傅良娣朝我恭恭敬敬的行了一礼,然后面若桃花的对我说:“太子妃与赵良娣倒是好雅兴,一面游赏园中美景,一面畅聊人生,好不快意,到只是我突然造访,不会坏了两位雅兴吧。”
傅良娣说了好些话,传入我耳中的不过是一句“坏了雅兴”,我心道:这个傅良娣,你对我这么一个能气走无数教书先生的人咬文嚼字,还真是大可不必,毕竟以我的文化水平去剖析你们这群文化人的弯弯道道,唉,我只表示头大!有没有!
我生怕冷落,咳,当然是某人觉得我冷落了她,于是假惺惺的讪笑道:“呵呵,那有那有,傅良娣来的甚好甚好!呵呵。”
不要问我什么意思 ,因为我也不知道我自己说的话想表达什么意思,正如我甚不理解傅良娣那一番文邹邹的言论一样。赵瑟瑟在一旁看的我们这番鸡同鸭讲的对话,本来清俊的脸上浮现一丝笑意,傅梦慧此时也觉有些尴尬了,毕竟和我这么一个大文盲说话,还真是有点儿……嗯,掉价。对,没错!您没看错,就是掉价。
当然此时的我浑然不觉傅良娣那尴尬外加不想理我的表情,我的全部注意力都被赵瑟瑟那一抹笑给勾魂摄魄去了。赵瑟瑟本就是江南女子的长相:狭长的丹凤眼,皮肤白皙,吹弹可破,小巧精致的鼻梁,一张唇不点而朱,莫说那些男人了,就连我这个货真价实的女人都想一亲芳泽。不知不觉便看入了神,呆呆讷讷的对赵瑟瑟说:“瑟瑟,你莫要整日蹙着眉头了,你还是笑起来好看。”
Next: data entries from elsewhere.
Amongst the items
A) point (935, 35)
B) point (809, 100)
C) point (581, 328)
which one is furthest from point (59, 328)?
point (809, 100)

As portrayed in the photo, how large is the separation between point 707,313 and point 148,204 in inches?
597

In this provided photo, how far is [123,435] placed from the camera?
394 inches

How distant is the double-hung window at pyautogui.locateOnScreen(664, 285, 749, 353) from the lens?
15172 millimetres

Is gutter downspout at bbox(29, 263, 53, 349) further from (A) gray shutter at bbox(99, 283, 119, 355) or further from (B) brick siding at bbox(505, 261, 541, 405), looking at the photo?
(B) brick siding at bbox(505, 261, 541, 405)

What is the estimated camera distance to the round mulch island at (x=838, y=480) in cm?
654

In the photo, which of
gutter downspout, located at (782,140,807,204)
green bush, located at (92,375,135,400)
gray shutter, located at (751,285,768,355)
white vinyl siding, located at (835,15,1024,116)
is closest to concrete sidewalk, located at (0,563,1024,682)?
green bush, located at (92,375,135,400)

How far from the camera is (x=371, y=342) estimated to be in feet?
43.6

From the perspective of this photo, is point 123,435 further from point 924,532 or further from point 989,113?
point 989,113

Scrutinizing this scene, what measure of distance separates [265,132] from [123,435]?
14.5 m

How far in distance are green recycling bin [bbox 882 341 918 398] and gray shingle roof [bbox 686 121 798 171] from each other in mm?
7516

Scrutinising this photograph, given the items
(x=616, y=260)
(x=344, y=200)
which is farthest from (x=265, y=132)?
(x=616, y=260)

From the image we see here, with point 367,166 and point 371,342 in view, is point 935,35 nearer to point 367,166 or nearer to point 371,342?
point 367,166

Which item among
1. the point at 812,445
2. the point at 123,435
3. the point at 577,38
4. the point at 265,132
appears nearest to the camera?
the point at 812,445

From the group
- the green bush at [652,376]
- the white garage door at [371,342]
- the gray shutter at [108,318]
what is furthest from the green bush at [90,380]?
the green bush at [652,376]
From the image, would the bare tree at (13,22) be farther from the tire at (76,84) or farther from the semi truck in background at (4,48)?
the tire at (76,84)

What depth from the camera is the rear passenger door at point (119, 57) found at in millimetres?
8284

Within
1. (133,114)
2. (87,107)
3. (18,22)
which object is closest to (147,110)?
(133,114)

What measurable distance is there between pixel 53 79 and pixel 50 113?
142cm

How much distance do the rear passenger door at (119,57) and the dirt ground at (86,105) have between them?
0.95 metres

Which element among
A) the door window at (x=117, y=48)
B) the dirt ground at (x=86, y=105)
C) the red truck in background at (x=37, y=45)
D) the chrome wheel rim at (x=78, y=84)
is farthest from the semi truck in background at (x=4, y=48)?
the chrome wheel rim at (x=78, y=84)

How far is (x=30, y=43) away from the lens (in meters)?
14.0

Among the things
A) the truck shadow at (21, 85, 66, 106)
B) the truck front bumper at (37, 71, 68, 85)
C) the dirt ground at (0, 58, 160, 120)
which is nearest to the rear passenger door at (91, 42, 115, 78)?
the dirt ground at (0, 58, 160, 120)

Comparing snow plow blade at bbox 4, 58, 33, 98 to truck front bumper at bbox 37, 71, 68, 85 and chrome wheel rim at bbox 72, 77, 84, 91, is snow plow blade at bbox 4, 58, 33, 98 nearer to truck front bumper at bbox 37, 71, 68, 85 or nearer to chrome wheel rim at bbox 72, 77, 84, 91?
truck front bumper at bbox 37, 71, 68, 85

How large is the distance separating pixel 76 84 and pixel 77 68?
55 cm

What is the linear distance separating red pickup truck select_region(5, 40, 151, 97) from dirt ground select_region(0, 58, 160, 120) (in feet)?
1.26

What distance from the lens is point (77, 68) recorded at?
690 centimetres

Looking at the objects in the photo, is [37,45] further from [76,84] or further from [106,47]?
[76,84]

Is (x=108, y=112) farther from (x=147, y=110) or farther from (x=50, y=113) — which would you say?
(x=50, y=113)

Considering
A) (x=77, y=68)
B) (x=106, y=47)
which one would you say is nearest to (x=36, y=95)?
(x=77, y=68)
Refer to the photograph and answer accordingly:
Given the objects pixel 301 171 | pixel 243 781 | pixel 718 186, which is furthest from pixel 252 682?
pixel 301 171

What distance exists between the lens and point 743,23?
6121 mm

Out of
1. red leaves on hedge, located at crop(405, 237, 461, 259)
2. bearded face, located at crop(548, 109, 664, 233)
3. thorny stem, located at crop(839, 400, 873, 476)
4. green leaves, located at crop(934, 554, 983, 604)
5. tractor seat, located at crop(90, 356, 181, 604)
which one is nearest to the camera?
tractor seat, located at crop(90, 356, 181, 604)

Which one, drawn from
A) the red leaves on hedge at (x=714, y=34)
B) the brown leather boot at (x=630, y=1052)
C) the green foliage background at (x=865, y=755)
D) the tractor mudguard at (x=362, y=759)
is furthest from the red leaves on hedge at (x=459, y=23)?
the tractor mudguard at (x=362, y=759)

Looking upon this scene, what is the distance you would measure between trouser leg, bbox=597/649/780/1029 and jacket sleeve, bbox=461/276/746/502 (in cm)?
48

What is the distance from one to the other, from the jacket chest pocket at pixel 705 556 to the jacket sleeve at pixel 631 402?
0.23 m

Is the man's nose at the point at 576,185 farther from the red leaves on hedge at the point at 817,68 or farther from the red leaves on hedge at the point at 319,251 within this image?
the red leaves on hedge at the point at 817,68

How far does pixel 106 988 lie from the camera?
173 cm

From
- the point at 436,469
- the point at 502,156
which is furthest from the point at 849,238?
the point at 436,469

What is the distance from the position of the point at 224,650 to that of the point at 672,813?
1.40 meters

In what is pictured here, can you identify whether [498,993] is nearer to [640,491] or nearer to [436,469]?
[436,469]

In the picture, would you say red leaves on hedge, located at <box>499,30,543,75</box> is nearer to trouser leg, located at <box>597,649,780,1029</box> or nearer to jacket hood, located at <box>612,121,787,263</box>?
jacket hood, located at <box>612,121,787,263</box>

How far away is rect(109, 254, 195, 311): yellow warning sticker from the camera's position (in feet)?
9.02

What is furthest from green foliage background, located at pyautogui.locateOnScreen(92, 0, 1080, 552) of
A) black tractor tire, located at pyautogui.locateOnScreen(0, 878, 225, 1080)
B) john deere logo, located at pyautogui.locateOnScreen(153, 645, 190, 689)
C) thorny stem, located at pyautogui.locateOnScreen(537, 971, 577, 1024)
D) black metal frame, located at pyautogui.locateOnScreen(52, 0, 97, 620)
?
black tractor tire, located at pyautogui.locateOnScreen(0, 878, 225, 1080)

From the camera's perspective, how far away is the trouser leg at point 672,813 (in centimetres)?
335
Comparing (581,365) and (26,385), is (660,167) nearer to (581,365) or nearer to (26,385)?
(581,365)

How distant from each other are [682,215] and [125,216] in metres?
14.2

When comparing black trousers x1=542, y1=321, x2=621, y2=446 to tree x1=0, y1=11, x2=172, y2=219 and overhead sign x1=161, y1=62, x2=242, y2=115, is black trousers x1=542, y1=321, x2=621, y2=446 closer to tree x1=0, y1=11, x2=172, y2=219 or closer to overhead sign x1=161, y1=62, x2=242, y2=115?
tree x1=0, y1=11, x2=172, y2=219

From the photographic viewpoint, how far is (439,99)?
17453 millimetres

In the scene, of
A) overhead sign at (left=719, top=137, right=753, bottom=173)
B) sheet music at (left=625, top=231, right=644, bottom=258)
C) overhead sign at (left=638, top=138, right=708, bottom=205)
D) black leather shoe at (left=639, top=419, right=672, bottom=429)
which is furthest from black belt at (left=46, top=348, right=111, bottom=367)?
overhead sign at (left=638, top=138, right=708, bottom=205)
听到我的这句话,赵瑟瑟不由得愣神了,太子殿下素来喜爱她娴雅清淡的模样,自己虽说是将门之女,却亦步亦趋,谨言慎行生怕被她人小瞧了去,有些礼节她硬是要求自己做的比那些文官千金都要标准了去,方可罢休。为的不过是想让疼爱她的父兄长脸,只是时间一长,没人告诉她,她也曾是个爱玩爱笑的小女孩儿,她今年也不过十九岁,如今被这个西州来的公主一说,她才察然惊觉自己原来也是爱笑的,想着不由得手就附上脸颊。
傅梦慧看着旁边的两人一唱一和,心中十分不耐,自己要说的事情还没说呢!这两人到好在这里饰演话本子呢吧!强按下心中的怒火继续表面功夫——微笑,对,微笑。好容易扯出个笑模样来:“瑟瑟妹妹,如今可是有了双身子的人,前一段时间到让姐姐羡慕的紧呢,姐姐原是想着妹妹若有了太子殿下的孩子是像太子殿下多些,还是像孩子的娘多些,如今想来倒也觉得当初的想法有些蠢了,要想知道孩子长的像谁,九个月后不就自见分晓了。”
我没听出傅良娣这话里的意思,到是赵瑟瑟脸色变了变似乎知道了些什么,而我呢。还是傻乎乎的回答:“怎么会需要那么久,瑟瑟如今已经有了五个月的身子 ,只要等五个月就行了。”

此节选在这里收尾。